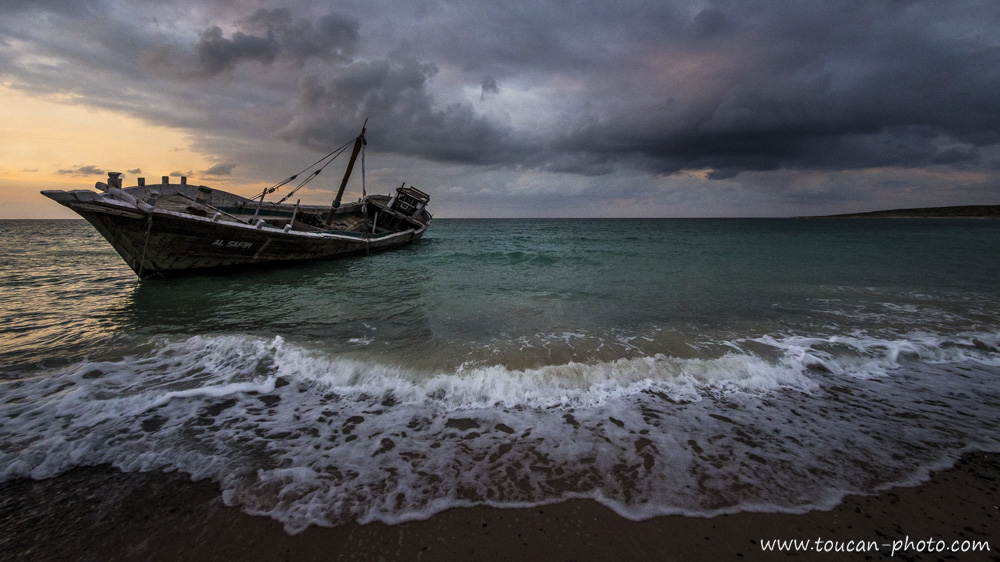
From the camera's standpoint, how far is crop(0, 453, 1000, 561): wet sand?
2375 mm

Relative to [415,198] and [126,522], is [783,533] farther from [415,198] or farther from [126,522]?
[415,198]

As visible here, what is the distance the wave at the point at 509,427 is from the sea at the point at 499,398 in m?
0.03

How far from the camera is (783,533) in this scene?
2539 millimetres

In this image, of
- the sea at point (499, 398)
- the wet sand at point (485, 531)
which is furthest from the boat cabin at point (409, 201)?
the wet sand at point (485, 531)

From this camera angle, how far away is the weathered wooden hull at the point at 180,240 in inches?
433

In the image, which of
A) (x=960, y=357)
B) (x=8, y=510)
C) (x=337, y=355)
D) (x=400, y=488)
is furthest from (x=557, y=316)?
(x=8, y=510)

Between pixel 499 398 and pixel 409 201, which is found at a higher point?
pixel 409 201

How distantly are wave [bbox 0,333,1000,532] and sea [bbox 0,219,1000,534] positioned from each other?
1.0 inches

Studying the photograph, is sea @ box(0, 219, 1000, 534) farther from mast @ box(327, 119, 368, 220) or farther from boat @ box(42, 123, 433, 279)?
mast @ box(327, 119, 368, 220)

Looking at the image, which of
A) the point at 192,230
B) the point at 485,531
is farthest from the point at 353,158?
the point at 485,531

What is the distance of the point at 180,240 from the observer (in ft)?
40.2

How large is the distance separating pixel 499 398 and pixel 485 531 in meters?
2.08

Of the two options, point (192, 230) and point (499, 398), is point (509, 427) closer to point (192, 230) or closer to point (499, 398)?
point (499, 398)

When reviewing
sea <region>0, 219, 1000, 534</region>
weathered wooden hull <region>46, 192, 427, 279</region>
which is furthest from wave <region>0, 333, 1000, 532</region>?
weathered wooden hull <region>46, 192, 427, 279</region>
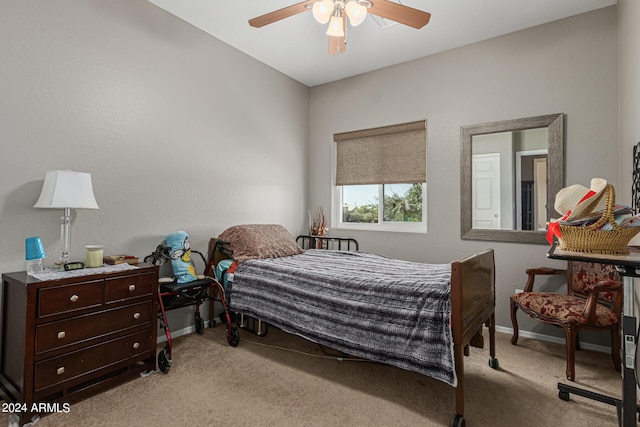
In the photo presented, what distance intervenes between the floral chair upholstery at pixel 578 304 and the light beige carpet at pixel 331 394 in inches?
10.7

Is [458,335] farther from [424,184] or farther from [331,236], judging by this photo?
[331,236]

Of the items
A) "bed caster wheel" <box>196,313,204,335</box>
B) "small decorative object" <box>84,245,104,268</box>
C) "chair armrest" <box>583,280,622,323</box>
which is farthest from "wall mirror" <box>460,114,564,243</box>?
"small decorative object" <box>84,245,104,268</box>

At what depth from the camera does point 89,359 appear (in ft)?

· · · · ·

_AIM OF THE EXERCISE_.
Rewrite the material above from the line containing "In the image, which of" through the end, replacing "farther" with "further" and changing nothing else. Leave out the pictures.

_SOLUTION FOR THIS EXERCISE_.
In the image, which of
A) (x=960, y=357)
B) (x=8, y=510)
C) (x=337, y=355)
D) (x=400, y=488)
is furthest from (x=557, y=316)?
(x=8, y=510)

Between pixel 499 398 and pixel 409 201, which is found at a higher point?
pixel 409 201

How distantly are wave [bbox 0,333,1000,532] and sea [bbox 0,219,1000,534] positioned from each other?
1.0 inches

Studying the photograph, is sea @ box(0, 219, 1000, 534) further from mast @ box(327, 119, 368, 220) or further from boat @ box(42, 123, 433, 279)?
mast @ box(327, 119, 368, 220)

Looking at the image, which of
A) the point at 192,230
B) the point at 485,531
is farthest from the point at 353,158?
the point at 485,531

What is the distance of the point at 180,240 from the observer (in ft)?
40.2

How large is the distance separating pixel 499 398 and pixel 485 531 in meters?
2.08

Of the two options, point (192, 230) and point (499, 398), is point (509, 427) closer to point (192, 230) or closer to point (499, 398)?
point (499, 398)

When reviewing
sea <region>0, 219, 1000, 534</region>
weathered wooden hull <region>46, 192, 427, 279</region>
which is furthest from wave <region>0, 333, 1000, 532</region>?
weathered wooden hull <region>46, 192, 427, 279</region>
In the photo presented, what distance intervenes between the floral chair upholstery at pixel 578 304 and the light beige carpet at pixel 331 394 in inches?
10.7

Is [458,335] further from [424,184] or further from [331,236], judging by this photo?
[331,236]

Of the items
A) "bed caster wheel" <box>196,313,204,335</box>
B) "small decorative object" <box>84,245,104,268</box>
C) "chair armrest" <box>583,280,622,323</box>
which is farthest from "wall mirror" <box>460,114,564,243</box>?
"small decorative object" <box>84,245,104,268</box>

At what depth from the camera does point 89,359 appear (in ft)?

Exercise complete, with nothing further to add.